Sunday, August 26, 2012

Shyness Factor: Girl on the Outside



I think Zoey might be an elective mute.  Her swimming teacher of six weeks said she has never heard her speak.   I had seen Zoey shake her head yes or no when she was asked questions during her lesson, but had been unaware that she wasn’t speaking at all.  When I mentioned this to one of my sisters, Brittany, she told me that while she spoke at home, she was silent throughout kindergarten.  Her teacher thought she might’ve been an elective mute.  I asked if Brittany if she remembered why she didn’t talk.  She said she didn’t recall not speaking, but remembered not liking the teacher.  As a kid I knew that my sisters and I were shy, but Brittany’s year of silence hadn’t been on my radar.  It’s clear to me now that shyness runs in the family.     

Me and Kate
I met my best friend, Kate, in kindergarten and we stuck together from elementary to high school.  In elementary school, I was lost without her.   On days she was out sick I spent recesses and lunches alone.  She wasn’t sick often, but I remember how tough it was for me when she wasn’t around.  I considered her my only real friend.  While I knew other kids that lived on my street or were in my classes, I was too shy to approach them.  I distinctly recollect one day that Kate was absent.  I watched a group of girls playing hopscotch.  I was too shy to ask if I could play with them.  So, I just stood there on the outskirts of their circle, hoping they would notice me and ask me to join them, but they never did.  I think I was afraid of rejection and it’s the same fear I have today.  Why my fear of it was so great, I don’t know.  I don’t have any memories of ever putting myself out there enough to have been turned down.    

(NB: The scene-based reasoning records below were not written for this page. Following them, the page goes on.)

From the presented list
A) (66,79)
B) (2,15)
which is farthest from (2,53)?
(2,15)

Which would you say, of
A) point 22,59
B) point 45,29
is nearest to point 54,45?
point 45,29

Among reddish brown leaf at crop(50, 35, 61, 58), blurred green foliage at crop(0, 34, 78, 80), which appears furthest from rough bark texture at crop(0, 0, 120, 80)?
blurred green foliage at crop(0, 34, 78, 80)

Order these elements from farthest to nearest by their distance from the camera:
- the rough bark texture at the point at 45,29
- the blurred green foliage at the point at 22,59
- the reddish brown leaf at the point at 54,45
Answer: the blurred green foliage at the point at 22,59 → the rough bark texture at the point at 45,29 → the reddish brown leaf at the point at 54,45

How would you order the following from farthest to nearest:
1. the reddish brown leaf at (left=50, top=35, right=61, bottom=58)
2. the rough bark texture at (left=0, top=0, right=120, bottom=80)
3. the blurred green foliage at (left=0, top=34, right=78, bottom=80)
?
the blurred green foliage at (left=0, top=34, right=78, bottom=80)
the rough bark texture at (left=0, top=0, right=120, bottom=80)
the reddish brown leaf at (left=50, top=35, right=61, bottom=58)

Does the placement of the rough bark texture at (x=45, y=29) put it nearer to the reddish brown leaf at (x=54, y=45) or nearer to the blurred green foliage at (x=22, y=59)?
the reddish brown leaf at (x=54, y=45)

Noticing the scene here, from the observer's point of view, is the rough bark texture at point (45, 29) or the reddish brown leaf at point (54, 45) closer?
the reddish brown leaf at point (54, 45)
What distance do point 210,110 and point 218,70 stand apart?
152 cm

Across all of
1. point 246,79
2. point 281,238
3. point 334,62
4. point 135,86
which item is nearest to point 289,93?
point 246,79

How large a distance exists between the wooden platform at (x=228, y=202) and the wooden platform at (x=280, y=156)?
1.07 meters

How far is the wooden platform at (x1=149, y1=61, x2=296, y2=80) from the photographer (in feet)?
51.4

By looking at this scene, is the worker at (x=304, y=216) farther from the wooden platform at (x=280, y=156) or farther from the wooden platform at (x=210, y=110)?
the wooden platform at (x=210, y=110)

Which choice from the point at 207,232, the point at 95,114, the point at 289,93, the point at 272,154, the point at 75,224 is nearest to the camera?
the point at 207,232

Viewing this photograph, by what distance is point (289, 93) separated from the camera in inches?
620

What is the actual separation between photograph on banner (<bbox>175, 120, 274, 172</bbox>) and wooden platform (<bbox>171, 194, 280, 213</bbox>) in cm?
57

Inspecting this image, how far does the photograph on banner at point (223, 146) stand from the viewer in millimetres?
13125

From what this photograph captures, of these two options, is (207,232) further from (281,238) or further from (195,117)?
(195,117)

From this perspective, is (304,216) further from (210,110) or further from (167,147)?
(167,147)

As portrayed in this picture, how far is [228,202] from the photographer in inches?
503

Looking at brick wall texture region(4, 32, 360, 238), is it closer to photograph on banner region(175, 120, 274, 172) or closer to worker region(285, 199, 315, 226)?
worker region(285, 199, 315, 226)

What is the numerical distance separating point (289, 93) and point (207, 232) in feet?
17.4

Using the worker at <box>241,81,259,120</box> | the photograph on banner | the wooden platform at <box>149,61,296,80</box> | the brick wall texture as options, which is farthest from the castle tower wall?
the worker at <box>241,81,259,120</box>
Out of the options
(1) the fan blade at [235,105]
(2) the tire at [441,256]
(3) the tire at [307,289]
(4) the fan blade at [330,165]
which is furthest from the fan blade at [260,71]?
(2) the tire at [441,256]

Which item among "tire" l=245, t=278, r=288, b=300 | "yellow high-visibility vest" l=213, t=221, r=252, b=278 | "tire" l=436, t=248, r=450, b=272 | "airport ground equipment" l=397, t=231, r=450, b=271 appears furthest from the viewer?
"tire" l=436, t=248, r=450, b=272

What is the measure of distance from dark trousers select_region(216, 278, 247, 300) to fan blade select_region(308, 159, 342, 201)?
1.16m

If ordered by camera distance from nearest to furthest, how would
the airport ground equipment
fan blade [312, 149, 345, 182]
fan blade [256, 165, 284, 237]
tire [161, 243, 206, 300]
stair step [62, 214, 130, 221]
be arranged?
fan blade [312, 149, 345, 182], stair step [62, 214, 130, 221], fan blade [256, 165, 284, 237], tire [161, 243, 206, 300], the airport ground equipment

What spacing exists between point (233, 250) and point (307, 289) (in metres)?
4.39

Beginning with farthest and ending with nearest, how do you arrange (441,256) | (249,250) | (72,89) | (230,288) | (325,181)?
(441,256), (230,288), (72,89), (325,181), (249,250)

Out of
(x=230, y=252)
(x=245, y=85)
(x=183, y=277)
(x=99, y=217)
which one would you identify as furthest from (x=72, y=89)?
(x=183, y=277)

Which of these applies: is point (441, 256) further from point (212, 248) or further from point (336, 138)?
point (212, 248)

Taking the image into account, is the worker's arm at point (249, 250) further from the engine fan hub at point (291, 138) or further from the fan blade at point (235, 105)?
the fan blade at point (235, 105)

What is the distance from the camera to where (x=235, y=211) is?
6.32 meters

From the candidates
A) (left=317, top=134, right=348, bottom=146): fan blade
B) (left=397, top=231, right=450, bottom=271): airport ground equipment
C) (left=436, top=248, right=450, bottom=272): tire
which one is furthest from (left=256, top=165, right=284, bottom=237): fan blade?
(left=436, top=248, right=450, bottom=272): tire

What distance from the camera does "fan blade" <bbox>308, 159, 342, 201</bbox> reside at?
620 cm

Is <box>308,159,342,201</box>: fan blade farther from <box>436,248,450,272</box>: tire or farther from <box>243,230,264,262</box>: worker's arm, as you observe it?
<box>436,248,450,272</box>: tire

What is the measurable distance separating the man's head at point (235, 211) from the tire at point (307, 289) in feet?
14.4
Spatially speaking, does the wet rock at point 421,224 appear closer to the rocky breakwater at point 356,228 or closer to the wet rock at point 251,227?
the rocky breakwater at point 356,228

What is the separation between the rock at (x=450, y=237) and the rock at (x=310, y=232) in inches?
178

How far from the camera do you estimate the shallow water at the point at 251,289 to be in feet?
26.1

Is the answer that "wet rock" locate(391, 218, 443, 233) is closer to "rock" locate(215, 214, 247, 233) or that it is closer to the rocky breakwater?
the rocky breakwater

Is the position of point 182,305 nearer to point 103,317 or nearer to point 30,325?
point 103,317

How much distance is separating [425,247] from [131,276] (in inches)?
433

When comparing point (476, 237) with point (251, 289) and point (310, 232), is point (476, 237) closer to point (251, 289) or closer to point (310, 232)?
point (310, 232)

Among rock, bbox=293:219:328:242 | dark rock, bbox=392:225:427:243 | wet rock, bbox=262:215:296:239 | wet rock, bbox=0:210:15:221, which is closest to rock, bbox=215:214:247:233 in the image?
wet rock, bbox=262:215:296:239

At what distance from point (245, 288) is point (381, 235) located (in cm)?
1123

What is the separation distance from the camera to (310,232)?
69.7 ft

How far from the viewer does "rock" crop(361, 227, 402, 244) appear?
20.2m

This wasn’t something I grew out of.  In junior high Kate and I expanded our group to include some girls we knew from sixth grade: Michelle, Rachel and Marisa.  We later added two others that Michelle had made friends with: Sabrina and Colleen.  When boyfriends became part of the picture, friends of the boyfriends were added to the group, as well.  Through the comings and goings of boyfriends, we girls remained friends.  While we flip flopped who we spent the most time with outside of school, this was our core group. 

Kate, me, Marisa, Rachel, Michelle Colleen & Sabrina (9th grade)


Someone once told me that people thought I was stuck up.  Whatever, they didn’t know me!  Had they ever talked to me, I would’ve talked back.  Apparently, I have a facial expression that gives people a bitchy impression of me. (A friend of mine in adulthood lovingly coined it my “Trisha Face.”) It just takes time for me to warm to people and open myself up.  I have always been terrible at small talk and starting conversations.  But, I guess there have been some exceptions to these rules.  One of them was so damn embarrassing that I still feel my cheeks redden at the memory.  I had a crush on a boy in seventh grade and for a short while it seemed like he liked me too.  We talked on the phone a couple of times.  One Sunday, shortly after our phone calls stopped, after hours of contemplating calling him, I finally gathered up the nerve to do it.  I awkwardly asked him why he no longer talked to me at school.  He said he didn’t know, but he would.  On Monday, he fell in step beside me in the halls and said, “Hi Trish.”  I was so nervous that I didn’t respond.  I just kept walking along beside him, acting like I hadn’t heard him.  Inside I was screaming at myself: “What are you doing?  He’s talking to you, just like you asked him too!  Now, you’re ignoring him?  What the hell is wrong with you?”  I could feel his eyes on me as we walked.  He must’ve thought I was a lunatic.  Eventually, he realized I wasn’t going to respond and he headed off in another direction. It made perfect sense that this was the last time he attempted to talk to me. 

Zoey and Isabel's hands
I see myself reflected in Zoey, especially regarding our shyness and this makes me sad.  When Zoey was about two, we were at a birthday party for one of her good friends, Isabel.  Of course, the birthday girl knew everyone at the party, but Zoey only knew her.  I watched Zoey follow Isabel around and stay on the outskirts of the kids she was playing with.  I flashed back to myself in elementary school and I felt a frog in my throat, remembering how I had felt. Even though Zoey was so young, I knew she was probably feeling the way I had felt.  When Zoey came to me upset, I told her to join the other kids, but she wouldn’t.  I ended up kicking a ball around with her, while making further attempts to get her to approach the group, which she never did. 

As Zoey grows older, these similar circumstances continue.  With her best interest at heart I attempt to help.  I tell her to ask the child, be it a cousin or a friend, if she can play with them.  After several tries and she still won’t ask, I ask for her.  I ask the child, “Can Zoey play with you?”  Every time the response has been a happy, “yes!”  Each time the little kid inside me jumps for joy.  I have come to realize that it’s likely that I would’ve gotten the same responses as a kid, if only I’d been brave enough to ask.  I want Zoey to feel confident enough to be able to speak up for herself.  When she starts school and begins making friends, I hope she will.  I’d love her to be aware enough to include that kid that’s kicking the ground on the outside of the circle, waiting to be invited in.  I’d like to think and hope that I’m empowering her to have different experiences than I had.  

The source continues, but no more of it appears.